Please feel free to comment below!
I hope someone else will comment here and help me appreciate this story more. I felt its effects were rather slight. Somehow I kept waiting for an “edge” to the narration, something idiosyncratic to elevate it or to skew the straightforward story of a woman trapped in a life with a husband who needs a mother. I hope that someone can shed some light on it and prove themselves a more insightful reader.

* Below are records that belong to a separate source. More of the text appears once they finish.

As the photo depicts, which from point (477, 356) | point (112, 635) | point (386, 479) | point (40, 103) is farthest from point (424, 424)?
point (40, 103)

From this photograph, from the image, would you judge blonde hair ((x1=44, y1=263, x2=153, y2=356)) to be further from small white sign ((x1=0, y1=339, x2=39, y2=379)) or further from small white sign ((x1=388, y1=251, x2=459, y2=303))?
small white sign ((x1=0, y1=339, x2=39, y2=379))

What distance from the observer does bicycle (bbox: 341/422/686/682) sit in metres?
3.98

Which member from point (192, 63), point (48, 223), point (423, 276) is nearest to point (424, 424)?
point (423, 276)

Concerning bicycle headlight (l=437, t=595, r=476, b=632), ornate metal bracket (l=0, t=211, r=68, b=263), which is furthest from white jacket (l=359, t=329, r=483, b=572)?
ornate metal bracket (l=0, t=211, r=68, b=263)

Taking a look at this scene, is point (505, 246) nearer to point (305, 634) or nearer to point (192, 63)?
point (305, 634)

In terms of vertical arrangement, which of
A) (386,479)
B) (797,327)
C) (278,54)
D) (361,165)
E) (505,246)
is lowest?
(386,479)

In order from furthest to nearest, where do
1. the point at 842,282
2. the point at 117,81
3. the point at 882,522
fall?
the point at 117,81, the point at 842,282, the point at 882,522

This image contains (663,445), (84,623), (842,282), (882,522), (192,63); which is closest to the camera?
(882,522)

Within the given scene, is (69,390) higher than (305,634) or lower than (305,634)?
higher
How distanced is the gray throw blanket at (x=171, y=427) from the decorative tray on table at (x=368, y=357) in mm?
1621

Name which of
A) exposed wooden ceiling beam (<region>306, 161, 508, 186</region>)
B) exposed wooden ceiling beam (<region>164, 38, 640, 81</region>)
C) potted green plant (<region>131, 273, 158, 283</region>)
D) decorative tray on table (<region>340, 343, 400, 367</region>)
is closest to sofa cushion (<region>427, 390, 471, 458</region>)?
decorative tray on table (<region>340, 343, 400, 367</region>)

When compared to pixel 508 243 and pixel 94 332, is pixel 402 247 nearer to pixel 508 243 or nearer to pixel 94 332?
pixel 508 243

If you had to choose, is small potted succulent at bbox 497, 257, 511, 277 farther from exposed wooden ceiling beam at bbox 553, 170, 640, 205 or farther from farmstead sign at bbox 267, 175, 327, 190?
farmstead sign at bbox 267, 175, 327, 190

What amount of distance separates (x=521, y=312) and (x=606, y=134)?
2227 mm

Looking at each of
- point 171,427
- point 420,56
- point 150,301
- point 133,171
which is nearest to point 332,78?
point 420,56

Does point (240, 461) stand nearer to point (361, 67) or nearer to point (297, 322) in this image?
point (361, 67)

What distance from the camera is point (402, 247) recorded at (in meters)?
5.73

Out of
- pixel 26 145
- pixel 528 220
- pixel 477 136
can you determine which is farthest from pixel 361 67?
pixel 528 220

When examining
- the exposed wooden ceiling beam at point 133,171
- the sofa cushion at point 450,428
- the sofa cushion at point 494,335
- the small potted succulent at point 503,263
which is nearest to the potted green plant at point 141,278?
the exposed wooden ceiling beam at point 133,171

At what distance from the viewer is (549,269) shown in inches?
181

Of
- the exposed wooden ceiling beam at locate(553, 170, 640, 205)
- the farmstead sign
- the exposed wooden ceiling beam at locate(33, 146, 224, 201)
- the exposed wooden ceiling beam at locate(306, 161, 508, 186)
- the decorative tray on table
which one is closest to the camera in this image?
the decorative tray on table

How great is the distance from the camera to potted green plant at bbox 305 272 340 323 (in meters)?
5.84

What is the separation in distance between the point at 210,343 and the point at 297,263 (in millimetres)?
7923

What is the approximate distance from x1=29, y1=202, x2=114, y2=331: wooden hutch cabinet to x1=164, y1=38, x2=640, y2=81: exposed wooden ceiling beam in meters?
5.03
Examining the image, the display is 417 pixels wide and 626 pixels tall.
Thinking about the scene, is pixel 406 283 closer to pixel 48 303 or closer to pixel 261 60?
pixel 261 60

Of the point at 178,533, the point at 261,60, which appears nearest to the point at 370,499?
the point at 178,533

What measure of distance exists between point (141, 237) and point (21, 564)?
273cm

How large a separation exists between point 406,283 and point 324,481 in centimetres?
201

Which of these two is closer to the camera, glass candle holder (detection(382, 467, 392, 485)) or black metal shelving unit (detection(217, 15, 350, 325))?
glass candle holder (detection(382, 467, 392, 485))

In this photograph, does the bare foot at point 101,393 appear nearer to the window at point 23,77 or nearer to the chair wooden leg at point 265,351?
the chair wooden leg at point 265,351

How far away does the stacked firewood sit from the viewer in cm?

I hated this story. The narrative felt tired. I am a woman who turned 50 this past November – I could not relate. I am happy to report – firsthand – that depression, desperation, and unhappiness with your changing body is not all a woman necessarily has to look forward to in her 50s, or any other decade of her life. There wasn’t anything here that felt fresh or true or new or brave. We don’t need any more stories like these to reinforce stereotypes of “older” women as pathetic objects of shame. The writing, itself, was flat and unremarkable. Not much to commend here, though, I too, am open to approaching this from a different angle. Have I missed something in my general annoyance with this writer?
I’m not sure I’ll persuade you, but I thought it was very well done. I read it as a reflection on the complex bonds which might hold people together and the sadness and loss associated with lives unlived – and in any life there must be other possible lives which are unlived? I didn’t feel it to be a negative portrayal of the woman. While the man’s way of being is given an ‘explanation’ in the early memory(late in the story )the woman’s emotional world is in some ways left for the reader to surmise. Does she want to be with him? Did she want children? Is her ‘depression’ associated with the realisation that she may have wanted to ? Why has she chosen to be with him ? I hadn’t read any of Lauren Groff’s work before but I would be interested to read more.
It is a difficult story to read because
it makes the point how everything that might make one happy seems so possible when one is young. But that often that all that one hoped would come true, doesn’t.
It also makes the point that certain decisions one might not think about that much until well after they’ve been made. And then so much time is elapsed, there is so little chance to compensate for any regret or damage.
An interesting thing about this story is the genders were reversed from how the usual drifting away after a long relationship occurs. It’s usually the husband who gets bored when the relationship turns a little too predictable and transactional and the reason to stay in seems less logical or practical.
But some transactional relationships aren’t as satisfying because what’s gained seems always so much less than what was actually desired. Then the change it up option seems more attractive but sometimes can be a worse repeat of the original.
So there are these little ambiguities that can show up as one gets older and I think they were very well presentedfin how this story moved forward.
The sense of place and the sort of ambiguous progression of the common everyday events make it difficult for the protagonist to exert any agency over the situation other than to try get the most out of whatever presents itself to one.
It is very easy not to want to do anything when one retires yet know now that if the first part of life didn’t have enough meaning, then the second we be much worse unless something is done to keep one going.
I think it is courageous to write about these sorts of things because most people don’t enjoy confronting certain truths. But reading about them encourages one to try and figure it out or at least deal with it in some sort of small practical way.